One-third of the minors who are traveling across Mexico alone are girls.

Effective policy aimed at regulating this flow also requires information about what made them leave home in the first place. In order to understand what spurred their move, I gathered previously unreleased data from the U.S. Department of Homeland Security on all the apprehensions of unaccompanied minors from the Northern Triangle (El Salvador, Honduras, and Guatemala) over the past six years. I combined that with granular data on violence and employment conditions in their municipalities of origin over the same period. The results were published recently by the Center for Global Development in the first study that measures quantitatively the impact of violence and economic pressures on the decision to migrate.

These statistics show that violence has been a major driver of the decision to move. In the average municipality of the Northern Triangle, every 10 additional homicides corresponded with six more unaccompanied minors being apprehended in the United States. Many young people are fleeing violence and its ripple effects through the economy and society.

This study shows that while much of the media accounts, existing research, and U.S. legal structure focus on the plight of economic migrants – those perceived as coming from Central America purely for employment opportunities – the roots of migration are not that simple. For the young people coming from the Northern Triangle, the statistics imply that migration pressure has depended in roughly equal measure on both violence and economic “push” factors. This wave of youth migration has been a complex, mixed flow that cannot be simplistically attributed to economic forces alone or to violence alone.

Northern Triangle municipalities that experience spikes in the number of homicides see more migration by unaccompanied minors than those that are consistently very violent. Conversely, municipalities with consistently high unemployment see more migration than municipalities experiencing temporary spikes in unemployment. And initial sparks of migration can snowball over time, even when the original drivers subside.

These findings make it clearer than ever that U.S. and international law are increasingly outdated and inadequate for today’s complex migration processes.

Current U.S. and international law classify almost all migrants in one of only three ways: family migrants, economic migrants, or refugees. These laws, set up generations ago, do not allow anyone to be considered two of those things at the same time. But today, the drivers of migration are much more complex. Any one child from Honduras could simultaneously be seeking family reunification, opportunity to contribute and advance economically, and safety from violence. This is most obvious for many migrants from Central America, South Sudan, or Afghanistan, but it is increasingly true around the world.

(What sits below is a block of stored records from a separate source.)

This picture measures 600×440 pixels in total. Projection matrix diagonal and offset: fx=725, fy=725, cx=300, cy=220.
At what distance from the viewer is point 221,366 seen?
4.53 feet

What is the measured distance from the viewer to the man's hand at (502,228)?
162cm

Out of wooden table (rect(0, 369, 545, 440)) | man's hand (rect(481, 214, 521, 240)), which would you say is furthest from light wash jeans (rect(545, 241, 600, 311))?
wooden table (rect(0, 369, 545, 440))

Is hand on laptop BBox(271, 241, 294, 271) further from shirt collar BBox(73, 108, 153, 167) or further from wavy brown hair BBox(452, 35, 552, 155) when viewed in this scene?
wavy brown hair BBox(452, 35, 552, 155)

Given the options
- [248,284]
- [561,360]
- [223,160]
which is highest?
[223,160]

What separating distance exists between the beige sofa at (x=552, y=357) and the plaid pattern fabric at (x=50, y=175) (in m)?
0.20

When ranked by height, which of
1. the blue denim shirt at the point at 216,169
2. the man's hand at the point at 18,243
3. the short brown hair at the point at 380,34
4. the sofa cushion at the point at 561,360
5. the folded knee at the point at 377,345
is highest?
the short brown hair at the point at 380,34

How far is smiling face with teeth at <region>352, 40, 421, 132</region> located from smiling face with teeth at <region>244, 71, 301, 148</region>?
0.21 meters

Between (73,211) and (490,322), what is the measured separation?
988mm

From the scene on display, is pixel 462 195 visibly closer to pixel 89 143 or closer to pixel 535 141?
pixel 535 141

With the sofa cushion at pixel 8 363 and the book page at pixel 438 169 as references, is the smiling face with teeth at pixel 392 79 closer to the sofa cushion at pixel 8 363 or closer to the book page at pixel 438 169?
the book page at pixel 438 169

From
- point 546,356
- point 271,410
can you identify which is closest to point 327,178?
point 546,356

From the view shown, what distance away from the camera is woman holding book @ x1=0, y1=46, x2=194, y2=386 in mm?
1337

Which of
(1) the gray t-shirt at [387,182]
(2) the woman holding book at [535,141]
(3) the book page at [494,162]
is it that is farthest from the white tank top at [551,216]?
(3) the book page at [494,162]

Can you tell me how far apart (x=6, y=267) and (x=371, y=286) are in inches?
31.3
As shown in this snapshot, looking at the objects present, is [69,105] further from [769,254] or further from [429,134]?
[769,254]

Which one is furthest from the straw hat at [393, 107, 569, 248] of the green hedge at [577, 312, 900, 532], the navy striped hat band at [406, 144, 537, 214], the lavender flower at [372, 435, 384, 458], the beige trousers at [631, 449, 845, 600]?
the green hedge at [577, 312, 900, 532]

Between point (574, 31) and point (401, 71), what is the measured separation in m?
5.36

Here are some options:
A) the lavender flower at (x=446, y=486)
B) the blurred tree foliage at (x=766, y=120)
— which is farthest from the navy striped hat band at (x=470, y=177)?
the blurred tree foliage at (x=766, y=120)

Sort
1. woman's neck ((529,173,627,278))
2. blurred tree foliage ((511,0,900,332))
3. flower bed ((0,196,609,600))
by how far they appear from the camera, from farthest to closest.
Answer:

Moreover, neither the U.S. government nor the government of any other major migrant destination country is set up to act based on the deep connections between overseas violence and migration. Every government has agencies for immigration policy and agencies for foreign policy. But everywhere these are separate bodies with completely separate mandates. Twenty-first century institutions and laws that hope to make migration safer and more orderly will need to bridge these institutional divides. Today immigration policy is still seen as something that happens at the border or behind the border. But the complex drivers of today’s migration flows mean that U.S. migration policy must extend well beyond U.S. borders, with policies that include tackling the root causes of this movement. Especially critical is to avoid policies that may exacerbate violence in the region.

Vice President Pence seems to understand these connections. “Central America continues to be plagued,” he has said, “by gangs and vast criminal organizations that drive illegal immigration.” As he visits the region this week, he should be asking his own agencies and his partners in the region how they will cooperate to bring safety and opportunity to Central America’s young people, wherever they are. In the 21st century, foreign policy is a form of migration policy.

Clemens is a senior fellow at the Center for Global Development and a research fellow at the IZA Institute of Labor Economics. He is the author of the forthcoming book, The Walls of Nations.